- Instruction 1
According to the Proxmox CPU isolation guide, why should the systemctl commands be run in "post-start" instead of "pre-start"?
- Instruction 2
Continue the Proxmox CPU isolation guide from where it stops.

To achieve IRQ isolation manually you need to write desired CPU list to every interrupt (e.g. echo '0-5,12-17' > /proc/irq/1234/smp_affinity_list). Similarly to kernel threads (discussed below) some interrupts cannot be moved to a different CPU - this is normal and expected and I/O errors, that can be ignored in this case, will be raised upon attempting to move such a special interrupt handler. My script mentioned above contains a premade function pinIrqs to handle that automatically. This SHOULD be reversed after VM is stopped.

This is just scratching the surface. The art of optimizing IRQs could certainly be a book in itself, with just simple network cases requiring long articles. Fortunately the method above is good enough for the purpose here.


3) Isolating VM from the host userspace processes
For long time (long abandoned) cset was used to do this. However, it doesn't work in new Proxmox versions. However, it is quite simple to achieve that using systemd, by executing the following command after starting your VM (e.g. in "post-start" of your hook script):

Code:
systemctl set-property --runtime -- user.slice AllowedCPUs=0-5,12-17
systemctl set-property --runtime -- system.slice AllowedCPUs=0-5,12-17
systemctl set-property --runtime -- init.scope AllowedCPUs=0-5,12-17

This SHOULD be reversed after VM is stopped. Simply use AllowedCPUs=0-23 (changing 23 to last thread number of course) in "post-stop" of your VM hook script. This is why the above command should be executed in "post-start" and not in "pre-start", as "*-stop" are not executed if VM start fails.
A more complete solution is available in my script mentioned above - look for setHostAllowedCpus function and its usage.

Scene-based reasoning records
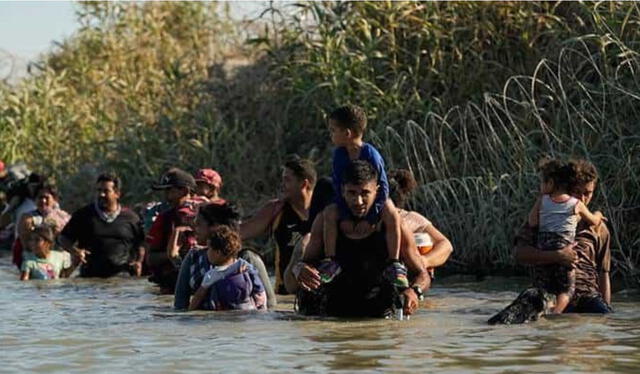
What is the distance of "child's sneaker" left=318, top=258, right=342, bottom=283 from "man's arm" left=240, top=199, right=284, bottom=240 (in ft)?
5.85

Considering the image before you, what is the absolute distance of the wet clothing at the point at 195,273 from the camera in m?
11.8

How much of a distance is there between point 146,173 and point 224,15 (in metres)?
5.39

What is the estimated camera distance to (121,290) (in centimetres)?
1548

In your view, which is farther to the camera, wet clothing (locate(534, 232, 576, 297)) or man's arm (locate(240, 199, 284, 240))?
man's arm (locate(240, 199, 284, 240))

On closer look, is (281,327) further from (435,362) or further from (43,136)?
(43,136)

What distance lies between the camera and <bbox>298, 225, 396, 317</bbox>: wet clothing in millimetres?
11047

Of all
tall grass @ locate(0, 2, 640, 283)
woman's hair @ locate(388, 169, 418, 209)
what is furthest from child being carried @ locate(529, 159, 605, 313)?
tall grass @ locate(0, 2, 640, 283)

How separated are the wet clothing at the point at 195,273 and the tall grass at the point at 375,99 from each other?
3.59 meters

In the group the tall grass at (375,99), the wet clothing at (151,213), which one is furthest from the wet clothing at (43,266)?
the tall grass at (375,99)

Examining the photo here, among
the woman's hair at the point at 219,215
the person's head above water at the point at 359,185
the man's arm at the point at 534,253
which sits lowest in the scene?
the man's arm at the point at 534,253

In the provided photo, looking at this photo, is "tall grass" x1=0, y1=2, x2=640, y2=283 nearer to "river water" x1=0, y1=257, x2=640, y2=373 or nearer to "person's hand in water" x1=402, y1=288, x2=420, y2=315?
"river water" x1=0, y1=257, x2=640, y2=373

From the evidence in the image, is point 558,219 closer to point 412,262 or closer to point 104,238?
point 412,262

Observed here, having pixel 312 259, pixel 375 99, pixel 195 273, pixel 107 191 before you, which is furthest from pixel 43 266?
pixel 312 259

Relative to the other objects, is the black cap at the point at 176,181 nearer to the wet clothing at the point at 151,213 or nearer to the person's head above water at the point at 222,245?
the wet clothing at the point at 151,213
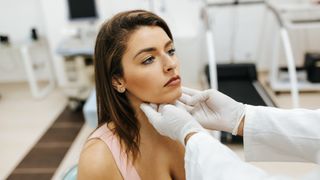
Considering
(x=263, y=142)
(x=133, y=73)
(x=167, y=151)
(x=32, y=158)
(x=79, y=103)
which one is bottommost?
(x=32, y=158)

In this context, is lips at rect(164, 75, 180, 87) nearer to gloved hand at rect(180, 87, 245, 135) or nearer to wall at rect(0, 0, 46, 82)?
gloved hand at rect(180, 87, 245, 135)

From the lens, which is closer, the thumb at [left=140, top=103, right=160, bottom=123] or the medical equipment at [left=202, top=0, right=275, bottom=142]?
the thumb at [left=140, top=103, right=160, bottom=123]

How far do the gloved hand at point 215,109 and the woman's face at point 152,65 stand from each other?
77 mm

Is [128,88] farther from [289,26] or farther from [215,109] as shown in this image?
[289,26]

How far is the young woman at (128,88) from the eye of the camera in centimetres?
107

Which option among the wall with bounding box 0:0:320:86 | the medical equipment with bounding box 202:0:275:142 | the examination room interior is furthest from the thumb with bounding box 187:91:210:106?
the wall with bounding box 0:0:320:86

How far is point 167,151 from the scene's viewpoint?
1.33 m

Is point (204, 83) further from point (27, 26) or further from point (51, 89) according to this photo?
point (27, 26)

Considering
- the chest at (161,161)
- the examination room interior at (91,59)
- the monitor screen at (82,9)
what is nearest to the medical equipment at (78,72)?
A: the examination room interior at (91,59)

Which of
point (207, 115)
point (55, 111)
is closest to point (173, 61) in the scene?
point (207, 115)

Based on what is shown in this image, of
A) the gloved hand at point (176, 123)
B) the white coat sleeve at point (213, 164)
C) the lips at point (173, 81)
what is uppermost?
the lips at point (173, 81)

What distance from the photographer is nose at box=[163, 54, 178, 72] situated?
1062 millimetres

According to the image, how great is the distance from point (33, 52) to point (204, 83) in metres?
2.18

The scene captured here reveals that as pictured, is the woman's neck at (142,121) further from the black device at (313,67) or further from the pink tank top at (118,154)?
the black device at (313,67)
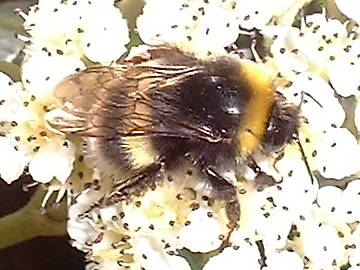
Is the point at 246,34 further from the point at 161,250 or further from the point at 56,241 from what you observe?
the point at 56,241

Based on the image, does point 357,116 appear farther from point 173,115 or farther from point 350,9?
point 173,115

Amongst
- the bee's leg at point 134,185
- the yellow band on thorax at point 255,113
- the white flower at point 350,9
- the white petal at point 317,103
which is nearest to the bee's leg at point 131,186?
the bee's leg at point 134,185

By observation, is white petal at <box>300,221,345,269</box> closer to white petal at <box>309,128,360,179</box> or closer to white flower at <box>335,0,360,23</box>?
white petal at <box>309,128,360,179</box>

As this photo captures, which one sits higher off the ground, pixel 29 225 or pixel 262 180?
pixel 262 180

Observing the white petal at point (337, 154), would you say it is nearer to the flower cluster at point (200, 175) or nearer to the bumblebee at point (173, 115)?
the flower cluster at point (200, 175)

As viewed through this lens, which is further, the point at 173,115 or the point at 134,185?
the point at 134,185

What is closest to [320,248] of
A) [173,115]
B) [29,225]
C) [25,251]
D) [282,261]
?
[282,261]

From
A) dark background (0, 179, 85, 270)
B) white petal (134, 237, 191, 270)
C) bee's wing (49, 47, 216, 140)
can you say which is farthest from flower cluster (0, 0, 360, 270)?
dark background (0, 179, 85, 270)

- Final answer 1
Because the "*-stop" hook steps are not executed if the VM fails to start.

- Final answer 2
4) Isolating VM from the host kernel threads
As mentioned above, my test VM is configured to pin to the 2nd CCD. The reason for that was partially due to kthreads isolation - some kthreads cannot be dynamically moved off the 1st thread of 1st core of 1st CPU. The easiest way to move kthreads off cores which are meant to be used for VM only is to turn them off and on, after starting the VM, but before the VM is pinned to these cores. While it sounds like a crazy thing to do, the Linux kernel is perfectly capable of putting cores into offline and online states dynamically.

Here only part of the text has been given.